Gastbeitrag von Fabian Kunow
Am 12. Februar griffen Jugendliche mit Migrationshintergrund zwei Männer am Bahnhof in Lichtenberg an. Sie verletzten einen der Beiden schwer. Die Tat fand Eingang ins öffentliche Bewusstsein, vermittelt über Boulevardzeitungen, die mehrfach mit dieser Geschichte titelten.
Diese Steilvorlage ließ sich die Berliner Neonaziszene nicht nehmen. Beschränkt sie sich doch in der Regel auf selbstreferenzielle Themen wie „Anti-Antifa“ oder NS-Verherrlichung im kleinen Kreise.
Demonstrationen
Am 16. Februar dieses Jahres marschierten 30 vermummte Neonazis vom Lichtenberger Bahnhof aus die Weitlingstraße entlang. Sie trugen Fackeln und riefen rassistische Parolen. Bevor die Polizei eintraf, war der Spuk vorbei. Zwei Tage später mobilisierte die NPD zu einer Mahnwache an den Tatort (Berlin rechtsaußen berichtete). Mit über 200 TeilnehmerInnen war die Mahnwache überraschend gut besucht. Es sprachen Sebastian Schmidtke, das Bindeglied zwischen Partei und „Freien Kräften“, ebenso wie der parteilose NPD-Kandidat Hans-Ulrich Pieper. Letzterer, der sonst eher in gutbürgerlichen Kreisen in West-Berlin unterwegs ist, hatte sich passend zum Anlass ein schwarzes Basecap aufgesetzt. Die Lichtenberger Kreisverbandsvorsitzende Manuela Tönhardt läutete an diesem Abend ebenso wie der Bundesvorsitzende Udo Voigt den NPD-Wahlkampf in Berlin öffentlich ein. Ein Neonazi schlug am Rande von Gegenprotesten die BVV-Verordnete Marion Feustel. Nur kurze Zeit später an diesem Abend stellten sich Personen, die der aufgelösten Gruppierung FN-Mitte (Freie Nationalisten Berlin Mitte) zuzurechnen sind, mit einem Transparent („Kriminelle Ausländer Raus“) am S-Bahnhof Friedrichstraße auf.
Kampagne
Mit zwei Texten auf dem Berliner Neonazi-Portal „nw-berlin.net“ wird seit Anfang März für eine „Ausländer Raus Kampagne in Berlin“ geworben. „Mit kreativen Aktionen“ solle versucht werden, „auf die Probleme durch Überfremdung aufmerksam zu machen und Mitstreiter im Kampf gegen das marode Demokraten-System zu finden.“ Der Text endet mit einem ausgewiesen Adolf Hitler-Zitat.

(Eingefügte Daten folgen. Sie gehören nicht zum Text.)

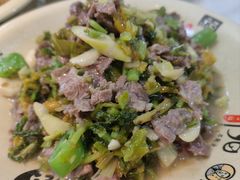 -何永光123鲜牛肉馆(1号店)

Im Zuge der Kampagne klebten Neonazis in Lichtenberg Plakate, auf denen „Ausländer raus“ stand. Auch eine entsprechende „Bürgerinformation“ zum Thema wurde verteilt. Mittlerweile finden sich im Lichtenberger Weitlingstraßen-Kiez mit Edding geschmierte „Ausländer Raus“-Schriftzüge. Unterschrieben sind diese mit „nw-berlin“.
Übergriffe
Wohin solche Hetze führt, war am 8. März zu beobachten. Zwei 20- und 21-Jährige jagten Menschen mit Migrationshintergrund, rassistische Parolen rufend, über den Bahnhof Lichtenberg. Im Anschluss verletzten sie einen anderen Migranten mit einer zerschlagenen Bierflasche. Die beiden Männer aus Berlin-Mahrzahn waren bereits einschlägig wegen rassistischer Taten bekannt.
Am gestrigen Mittwoch wurde das Rollo von dem im Weitlingkiez ansässigen „Interkulturellen Bildungszentrum“ mit einem Hakenkreuz besprüht.

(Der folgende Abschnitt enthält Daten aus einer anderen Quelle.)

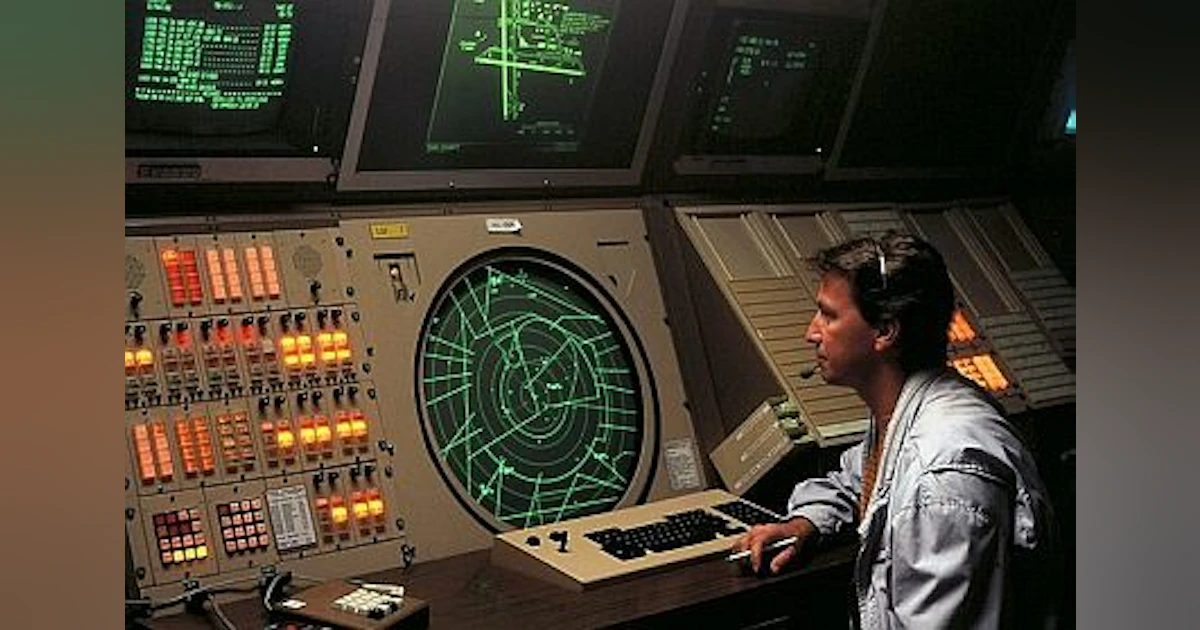 Atc Using Radio FAA approval paves the way for commercial aircraft to exchange data ...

Rechtspopulistische Konkurrenz
Nicht nur Neonazis versuchen, aus der Tat der Jugendlichen für sich Kapital zu schlagen. So verteilten mehrere Leute in Lichtenberg Wahlwerbung für die rechtspopulistische Partei „Die Freiheit“ sowie ein rassistisches Flugblatt des islamfeindlichen Internetblogs „PI-News“. Die Lichtenberger Ortsgruppe von „Die Freiheit“ gab bekannt, bei ihrem zweiten Treffen sei „das Verbrechen vom 11.02.2011 im Lichtenberger U-Bahnhof (…) natürlich auch ein Thema“ gewesen.